Однако машинное моделирование может иметь определенную значимость при проверке, скажем, необходимости известных предпосылок для наступления опре­деленных результатов. Примером этого является проверка утверждения Энтвис-ла (Entwisle, 1972) о том, что основывающиеся на ТАТ методики измерения моти­ва достижения не могут быть валидными, поскольку получаемые значения для рассказов по отдельным картинкам не обладают какой-либо внутренней согласо­ванностью. Аткинсон, Бонгорт и Прайс (Atkinson, Bongort, Price, 1977) ввели в программу модели динамики действия различные значения силы мотива и степе­ни актуализации, создаваемой последовательностями картинок ТАТ для опреде­ления времени, затрачиваемого в случае описания каждой картинки и в целом на получение продукции воображения, тематика которой относится к достижению. Полученные данные показали, что затрачиваемое в целом время (как индикатор уровня мотива) точно соответствует вводимым различиям мотивов, хотя по отно­шению к отдельным картинкам такой согласованности не наблюдалось.

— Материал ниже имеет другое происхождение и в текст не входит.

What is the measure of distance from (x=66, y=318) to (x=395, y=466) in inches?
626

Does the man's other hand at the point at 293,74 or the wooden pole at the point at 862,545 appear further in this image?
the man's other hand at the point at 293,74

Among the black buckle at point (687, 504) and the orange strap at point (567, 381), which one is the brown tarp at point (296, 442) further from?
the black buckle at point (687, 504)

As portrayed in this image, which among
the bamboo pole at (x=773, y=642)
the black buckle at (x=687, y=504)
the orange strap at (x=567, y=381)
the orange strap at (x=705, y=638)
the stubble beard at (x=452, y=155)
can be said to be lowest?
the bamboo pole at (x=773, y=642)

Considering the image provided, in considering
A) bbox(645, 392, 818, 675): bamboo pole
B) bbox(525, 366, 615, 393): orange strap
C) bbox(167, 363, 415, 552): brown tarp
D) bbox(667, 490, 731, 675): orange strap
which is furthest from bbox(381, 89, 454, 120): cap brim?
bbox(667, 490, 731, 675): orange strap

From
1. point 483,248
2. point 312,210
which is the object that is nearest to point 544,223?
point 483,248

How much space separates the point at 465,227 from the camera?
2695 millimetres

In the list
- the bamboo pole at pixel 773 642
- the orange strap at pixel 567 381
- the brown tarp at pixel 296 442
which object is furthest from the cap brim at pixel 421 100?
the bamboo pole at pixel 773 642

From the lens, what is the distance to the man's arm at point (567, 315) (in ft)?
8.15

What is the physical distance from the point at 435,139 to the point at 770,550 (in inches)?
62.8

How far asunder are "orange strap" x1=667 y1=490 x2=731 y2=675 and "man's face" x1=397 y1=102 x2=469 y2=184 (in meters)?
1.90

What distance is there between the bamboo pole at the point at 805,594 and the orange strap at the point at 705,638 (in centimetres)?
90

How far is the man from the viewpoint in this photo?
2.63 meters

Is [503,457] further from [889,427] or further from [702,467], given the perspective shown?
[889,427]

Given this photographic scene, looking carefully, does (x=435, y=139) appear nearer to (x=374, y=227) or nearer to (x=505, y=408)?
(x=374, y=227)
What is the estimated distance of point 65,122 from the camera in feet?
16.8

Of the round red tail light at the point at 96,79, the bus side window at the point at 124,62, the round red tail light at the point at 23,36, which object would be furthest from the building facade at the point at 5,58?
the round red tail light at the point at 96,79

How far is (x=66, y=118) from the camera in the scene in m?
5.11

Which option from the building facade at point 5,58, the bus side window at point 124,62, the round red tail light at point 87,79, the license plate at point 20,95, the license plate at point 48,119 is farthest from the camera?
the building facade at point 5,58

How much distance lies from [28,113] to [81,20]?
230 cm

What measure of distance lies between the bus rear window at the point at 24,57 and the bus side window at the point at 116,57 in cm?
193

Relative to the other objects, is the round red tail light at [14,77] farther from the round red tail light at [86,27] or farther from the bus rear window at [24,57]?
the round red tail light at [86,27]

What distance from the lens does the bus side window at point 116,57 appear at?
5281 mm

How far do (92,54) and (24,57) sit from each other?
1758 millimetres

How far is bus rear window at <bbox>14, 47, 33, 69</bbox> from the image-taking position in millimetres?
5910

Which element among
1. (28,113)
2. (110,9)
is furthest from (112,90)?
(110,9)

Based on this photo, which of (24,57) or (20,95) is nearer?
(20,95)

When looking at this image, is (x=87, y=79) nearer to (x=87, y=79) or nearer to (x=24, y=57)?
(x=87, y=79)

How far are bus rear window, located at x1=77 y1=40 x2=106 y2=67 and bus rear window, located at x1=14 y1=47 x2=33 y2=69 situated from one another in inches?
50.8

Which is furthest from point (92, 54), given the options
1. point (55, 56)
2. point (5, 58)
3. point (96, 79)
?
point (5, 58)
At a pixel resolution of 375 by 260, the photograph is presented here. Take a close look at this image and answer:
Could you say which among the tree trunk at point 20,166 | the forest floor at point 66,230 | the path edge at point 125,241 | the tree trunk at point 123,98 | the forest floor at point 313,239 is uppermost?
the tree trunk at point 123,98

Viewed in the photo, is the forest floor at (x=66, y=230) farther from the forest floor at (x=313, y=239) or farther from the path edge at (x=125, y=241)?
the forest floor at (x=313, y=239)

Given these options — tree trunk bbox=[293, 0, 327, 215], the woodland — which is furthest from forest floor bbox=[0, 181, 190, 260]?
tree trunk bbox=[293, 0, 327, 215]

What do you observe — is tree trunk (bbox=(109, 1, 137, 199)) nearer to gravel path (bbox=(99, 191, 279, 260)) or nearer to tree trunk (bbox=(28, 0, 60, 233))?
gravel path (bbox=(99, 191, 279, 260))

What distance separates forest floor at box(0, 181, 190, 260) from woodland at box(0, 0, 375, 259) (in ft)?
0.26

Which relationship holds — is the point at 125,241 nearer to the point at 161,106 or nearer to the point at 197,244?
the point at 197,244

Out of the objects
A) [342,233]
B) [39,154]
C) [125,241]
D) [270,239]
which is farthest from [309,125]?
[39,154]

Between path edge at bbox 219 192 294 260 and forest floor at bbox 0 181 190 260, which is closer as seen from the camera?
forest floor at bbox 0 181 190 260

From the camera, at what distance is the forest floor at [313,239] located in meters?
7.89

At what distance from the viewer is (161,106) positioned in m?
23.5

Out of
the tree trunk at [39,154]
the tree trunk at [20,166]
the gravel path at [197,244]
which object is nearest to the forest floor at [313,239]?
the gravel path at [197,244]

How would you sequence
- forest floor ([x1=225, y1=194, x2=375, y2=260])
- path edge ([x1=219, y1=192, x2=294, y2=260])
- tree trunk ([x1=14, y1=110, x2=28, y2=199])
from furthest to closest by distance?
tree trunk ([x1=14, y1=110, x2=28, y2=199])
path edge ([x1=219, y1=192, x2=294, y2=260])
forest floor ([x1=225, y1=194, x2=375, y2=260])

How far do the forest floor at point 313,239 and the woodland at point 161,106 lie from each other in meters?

В настоящее время динамическая модель действия имеет в основном эвристи­ческое значение, объединяя различные теоретические подходы. Примером этого может служить приравнивание мотива к «семейству» функционально эквивалент­ных тенденций к действию или к недействию, внутри которого могут происходить замещение и оттеснение. Такого рода представление открывает широкое поле для эмпирических исследований зоны распространения (экстенсивности) какого-либо мотива и его границ с другими мотивами. Впрочем, в этой модели в качестве опре­делений, соотносящих друг с другом ее переменные, без проверки принимается ряд сомнительных положений наподобие представления о боязни неудачи как чисто тормозящей силе (Г).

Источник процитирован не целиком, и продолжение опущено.